1 Because of this, governments and pharmaceutical companies have expended many billions of dollars on understanding the underlying causes of mental illnesses, and on
discovering new and more effective treatments for them (Roth and Conn, unpublished report). The budget for the National Institute of Mental Health (NIMH) – the major funding agency for mental health-related research in the US – for the financial year Inhibitors,research,lifescience,medical 2006 stood at $1.4 billion, as stated on their Web site.2 Despite this heavy investment, no psychiatric medications with greater efficacy than drugs discovered 50 years ago have yet appeared.3,4 Thus, for example, clozapine (which was synthesized nearly 50 years ago4) continues to be the “gold standard” for treating schizophrenia.5,6 The recent sequencing and continued annotation of the Inhibitors,research,lifescience,medical human genome7 and the tentative identification of a large number of schizophrenia susceptibility genes8 have raised the possibility that molecular biology and its associated technologies will lead to new and improved treatments for schizophrenia and related disorders.9 The assumption underlying this hope is that “we should finally make rapid progress identifying Inhibitors,research,lifescience,medical some of the vulnerability genes and thus critical pathways for the pathophysiology of the major mental illnesses…”1 The hypothesis
is that if we can understand the pathophysiological basis of these diseases – based
on their molecular neurobiological underpinning – we will be better able to develop curative therapeutics (or “cure therapeutics”1) for schizophrenia and related disorders.
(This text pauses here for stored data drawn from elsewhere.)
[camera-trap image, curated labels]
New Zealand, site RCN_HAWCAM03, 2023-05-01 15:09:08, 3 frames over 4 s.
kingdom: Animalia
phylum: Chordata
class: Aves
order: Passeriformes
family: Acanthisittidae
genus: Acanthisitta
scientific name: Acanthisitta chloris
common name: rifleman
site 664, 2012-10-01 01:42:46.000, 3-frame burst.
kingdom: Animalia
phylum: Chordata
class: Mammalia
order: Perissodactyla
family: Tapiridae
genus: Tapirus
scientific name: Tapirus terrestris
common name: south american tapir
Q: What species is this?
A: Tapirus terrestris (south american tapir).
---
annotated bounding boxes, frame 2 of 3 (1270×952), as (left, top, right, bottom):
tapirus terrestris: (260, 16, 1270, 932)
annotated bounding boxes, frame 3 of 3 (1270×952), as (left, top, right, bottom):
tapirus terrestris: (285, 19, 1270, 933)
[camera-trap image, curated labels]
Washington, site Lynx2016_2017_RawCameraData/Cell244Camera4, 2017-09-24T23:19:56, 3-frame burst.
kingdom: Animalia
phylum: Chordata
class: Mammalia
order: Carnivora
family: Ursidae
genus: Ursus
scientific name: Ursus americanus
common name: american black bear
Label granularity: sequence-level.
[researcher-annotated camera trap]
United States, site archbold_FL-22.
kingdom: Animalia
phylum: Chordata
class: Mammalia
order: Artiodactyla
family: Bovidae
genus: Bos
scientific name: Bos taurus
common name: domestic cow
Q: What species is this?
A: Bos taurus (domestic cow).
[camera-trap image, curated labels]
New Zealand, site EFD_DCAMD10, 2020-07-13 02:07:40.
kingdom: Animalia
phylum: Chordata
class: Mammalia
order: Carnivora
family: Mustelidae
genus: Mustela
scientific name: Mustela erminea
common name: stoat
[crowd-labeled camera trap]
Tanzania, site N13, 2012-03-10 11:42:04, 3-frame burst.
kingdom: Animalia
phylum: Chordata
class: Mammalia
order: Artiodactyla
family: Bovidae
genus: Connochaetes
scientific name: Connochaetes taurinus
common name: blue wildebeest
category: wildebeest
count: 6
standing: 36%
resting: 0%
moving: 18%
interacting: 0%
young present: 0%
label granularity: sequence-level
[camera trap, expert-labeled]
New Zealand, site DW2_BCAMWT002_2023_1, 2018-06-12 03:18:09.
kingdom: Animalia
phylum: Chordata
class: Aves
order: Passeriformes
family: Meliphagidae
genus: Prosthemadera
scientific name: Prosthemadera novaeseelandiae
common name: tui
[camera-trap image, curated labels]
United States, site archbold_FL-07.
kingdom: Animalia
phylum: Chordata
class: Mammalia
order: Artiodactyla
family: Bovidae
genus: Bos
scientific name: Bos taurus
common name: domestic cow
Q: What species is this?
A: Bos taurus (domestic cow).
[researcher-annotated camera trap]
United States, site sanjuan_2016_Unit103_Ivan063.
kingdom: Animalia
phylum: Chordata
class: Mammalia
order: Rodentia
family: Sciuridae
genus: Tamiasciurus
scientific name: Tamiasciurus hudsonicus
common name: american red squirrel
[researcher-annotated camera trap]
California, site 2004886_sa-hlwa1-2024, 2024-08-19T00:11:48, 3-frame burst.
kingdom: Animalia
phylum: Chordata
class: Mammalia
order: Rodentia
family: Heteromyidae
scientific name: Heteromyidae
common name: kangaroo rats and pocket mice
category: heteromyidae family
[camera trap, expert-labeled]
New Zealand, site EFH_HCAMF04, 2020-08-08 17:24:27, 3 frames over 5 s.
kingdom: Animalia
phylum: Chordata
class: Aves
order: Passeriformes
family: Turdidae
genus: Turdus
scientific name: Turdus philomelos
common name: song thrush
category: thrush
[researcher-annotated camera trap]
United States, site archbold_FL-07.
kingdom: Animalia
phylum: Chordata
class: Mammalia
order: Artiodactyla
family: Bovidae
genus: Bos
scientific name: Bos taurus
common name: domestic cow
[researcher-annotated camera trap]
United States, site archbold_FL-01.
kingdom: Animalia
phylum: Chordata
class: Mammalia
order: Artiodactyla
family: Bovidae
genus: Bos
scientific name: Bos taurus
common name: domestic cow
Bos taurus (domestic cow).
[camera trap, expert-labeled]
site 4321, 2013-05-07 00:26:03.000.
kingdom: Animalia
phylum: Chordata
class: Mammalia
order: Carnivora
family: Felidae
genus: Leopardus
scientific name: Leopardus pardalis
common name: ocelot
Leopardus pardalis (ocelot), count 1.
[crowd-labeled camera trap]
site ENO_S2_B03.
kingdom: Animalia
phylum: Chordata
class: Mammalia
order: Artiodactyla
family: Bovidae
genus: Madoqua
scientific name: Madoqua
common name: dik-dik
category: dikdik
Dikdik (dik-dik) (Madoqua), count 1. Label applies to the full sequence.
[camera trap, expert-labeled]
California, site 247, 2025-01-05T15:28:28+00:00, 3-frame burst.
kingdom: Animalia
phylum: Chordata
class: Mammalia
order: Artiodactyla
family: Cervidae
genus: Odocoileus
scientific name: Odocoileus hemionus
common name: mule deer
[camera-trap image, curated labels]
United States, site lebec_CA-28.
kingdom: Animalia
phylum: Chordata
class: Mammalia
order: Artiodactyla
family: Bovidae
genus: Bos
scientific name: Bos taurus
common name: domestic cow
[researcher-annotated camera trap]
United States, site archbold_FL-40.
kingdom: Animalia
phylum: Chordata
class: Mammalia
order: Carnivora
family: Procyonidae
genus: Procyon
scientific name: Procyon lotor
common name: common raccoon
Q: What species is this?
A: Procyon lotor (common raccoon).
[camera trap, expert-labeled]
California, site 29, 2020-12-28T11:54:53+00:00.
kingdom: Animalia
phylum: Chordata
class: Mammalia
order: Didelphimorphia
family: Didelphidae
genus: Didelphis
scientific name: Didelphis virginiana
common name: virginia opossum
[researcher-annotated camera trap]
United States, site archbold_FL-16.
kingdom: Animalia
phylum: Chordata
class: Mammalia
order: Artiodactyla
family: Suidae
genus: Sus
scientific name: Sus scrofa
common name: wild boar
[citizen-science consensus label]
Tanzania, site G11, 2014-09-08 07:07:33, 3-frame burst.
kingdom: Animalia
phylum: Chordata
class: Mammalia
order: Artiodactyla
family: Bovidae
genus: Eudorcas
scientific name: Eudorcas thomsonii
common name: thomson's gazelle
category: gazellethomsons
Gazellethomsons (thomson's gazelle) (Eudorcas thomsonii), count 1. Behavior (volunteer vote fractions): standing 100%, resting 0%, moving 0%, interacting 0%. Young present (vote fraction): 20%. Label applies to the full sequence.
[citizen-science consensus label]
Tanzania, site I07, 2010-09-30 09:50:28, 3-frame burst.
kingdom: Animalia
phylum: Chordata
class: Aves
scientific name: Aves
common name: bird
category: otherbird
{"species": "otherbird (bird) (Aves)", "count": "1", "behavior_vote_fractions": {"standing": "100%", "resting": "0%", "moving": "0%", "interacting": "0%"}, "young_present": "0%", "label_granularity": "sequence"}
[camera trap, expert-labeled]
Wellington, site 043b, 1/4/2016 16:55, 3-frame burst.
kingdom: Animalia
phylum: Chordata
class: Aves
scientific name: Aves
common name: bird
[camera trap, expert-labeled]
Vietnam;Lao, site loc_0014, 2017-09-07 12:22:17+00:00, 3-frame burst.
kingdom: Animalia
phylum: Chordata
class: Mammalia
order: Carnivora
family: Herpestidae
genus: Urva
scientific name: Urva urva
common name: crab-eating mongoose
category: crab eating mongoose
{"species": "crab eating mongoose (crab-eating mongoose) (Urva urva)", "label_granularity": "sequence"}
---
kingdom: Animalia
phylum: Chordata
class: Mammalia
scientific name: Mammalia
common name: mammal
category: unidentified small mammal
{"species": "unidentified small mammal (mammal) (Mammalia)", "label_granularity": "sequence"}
Although this is a highly attractive Inhibitors,research,lifescience,medical hypothesis, it is Selleckchem MEK162 founded on a number of assumptions, some of which are falsifiable, others of which are not (at least with the available technology). In this review, this hypothesis and its underlying Inhibitors,research,lifescience,medical assumptions will be examined, and suggestions will be put forward as to how molecular biology can (and cannot) provide tests of this hypothesis, as well as possibilities for novel medications for curative therapeutics of schizophrenia and related disorders. Schizophrenia as a molecular disease Currently, at least three overlapping paradigms drive the drug discovery effort for schizophrenia. These include, all firstly, the molecular-genetic hypotheses which hypothesize strong effects of schizophrenia susceptibility genes.8 A corollary of the molecular-genetic hypothesis is the proposal that targeting drugs at these genes might yield novel and more effective treatments for schizophrenia.1,10 Secondly, the neuronal network hypotheses propose strong effects of altered neuronal integration in schizophrenia. The corollary of this hypothesis predicts that drugs which fundamentally reset the tone of networks of neuronal interactions will prove efficacious in treating schizophrenia.